Quote ([57:06] – Elizabeth Tippett):
“Even the best job in the world... it's still like a J, O, B... Trading your time on this earth for that job... Other things matter, too. They matter as much.”
Notable Quotes
-
On the doctrine’s persistence:
“The persistence of this really old idea from feudal England seems really strange to me because there's tons of other old ideas... that did not survive to modern day America.”
— Elizabeth Tippett ([10:24]) -
On power and employee speech:
“In the workplace, the only workers who have a protected right to free speech are government workers... private sector... you don’t have any legally protected rights to free speech. So who decides what you're allowed to say?
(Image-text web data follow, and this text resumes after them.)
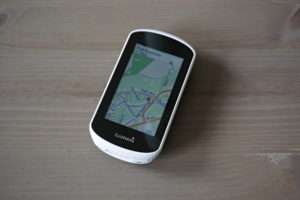 Cyklonavigace Garmin Edge Explore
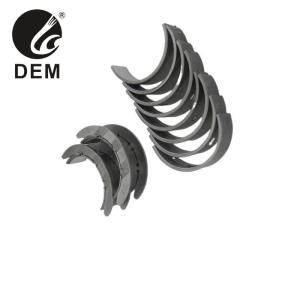 TOYOTA CB-1408A 10-750/4A 1C 2CT 2CTLC Турбо Дизель SOHC 1CLC Дизель SOHC Камри Corona Corolla Конрод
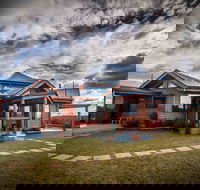 Tarkine Wilderness Lodge - Tourism Canberra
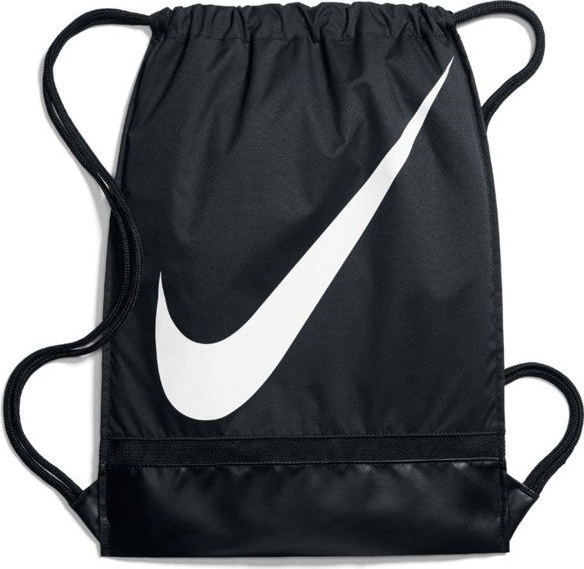 Granatowy plecak Nike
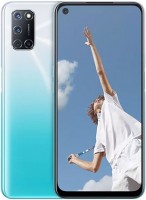Фото - Мобильный телефон OPPO A92 128 ГБ / 8 ГБ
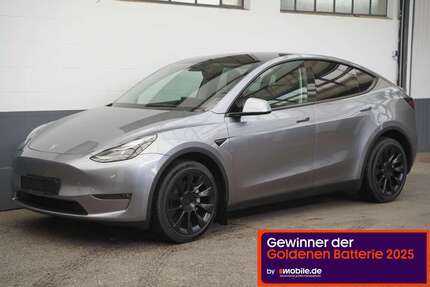 Tesla Model Y 15.225 km 40.950 &euro; Mönchengladbach 41236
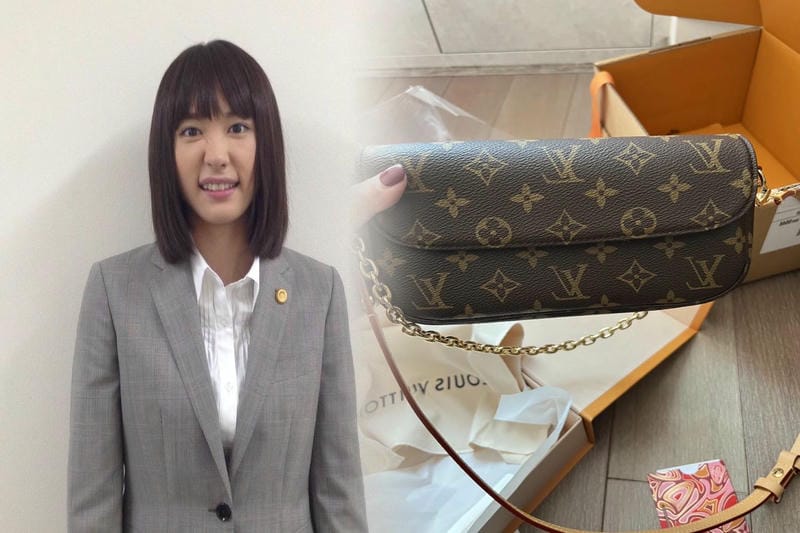 ルイ ヴィトン ボックス バッグ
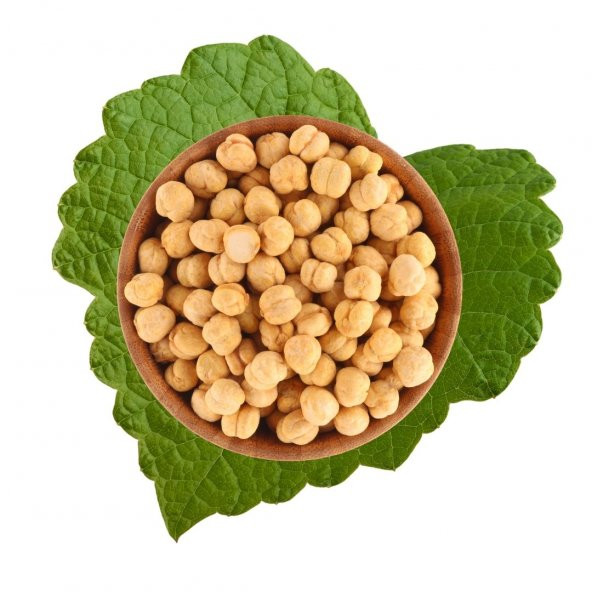 Tuzlu Leblebi 500 g ürün görseli 1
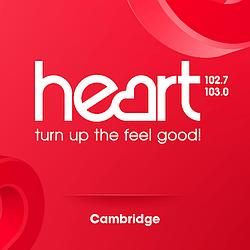 Heart Cambridgeshire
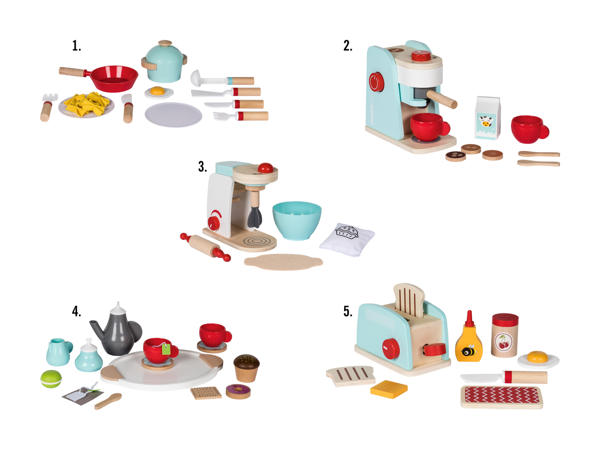 Accessoires de cuisine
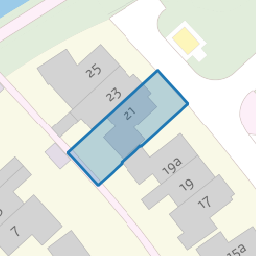 Perceel HDB01-Z-2481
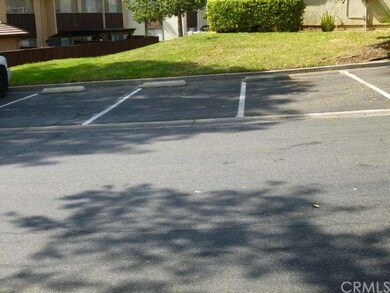 Extra parking.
Your employer.”
— Elizabeth Tippett ([08:33]) -
On non-competes and the duty of loyalty:
“The duty of loyalty is part of the same idea... The duty of loyalty is the justification for non competes.”
— Elizabeth Tippett ([30:52])
Important Timestamps
- Introduction & slavery influence: [00:03 – 01:07]
- Define Master Servant Doctrine: [04:17 – 06:11]
- Principles explained (Control, Govern, Support): [11:37 – 20:57]
- Slavery & US law: [22:07 – 25:41]
- Ownership language & IP: [27:01 – 32:11]
- Arbitration and employee rights: [32:56 – 38:25]
- Healthcare & job lock: [36:39 – 41:18]
- "Employees as customers": [41:18 – 46:05]
- HR’s historical roots: [46:23 – 51:34]
- Tippett’s personal reflections: [53:36 – 59:06]
Memorable Moments
- Boilerplate in Employee Handbooks:
Elizabeth describes how modern HR policies often persist as unexplained, sedimentary “layers.” ([16:00 – 18:17]) - Amazon security lines as example of disregard for worker time:
Even "the most efficient company in the world" wastes unpaid worker time ([59:06]). - Reflection on work’s place in life:
“Even the best job in the world... still just a job. Other things matter, too.” ([57:06])
Episode Takeaways
- The Master Servant Doctrine remains deeply embedded in how American workplaces operate, shaping culture, policy, and law.
- While legal roots matter, most day-to-day employer-employee relationships are also shaped by company culture, inertia, and societal expectations.
- Significant features of today’s workplace—lack of free speech, at-will employment, job-based benefits—all trace back to these inherited frameworks.
- Employers have legal and organizational flexibility to redesign work relationships more equitably; it is largely a matter of will and vision.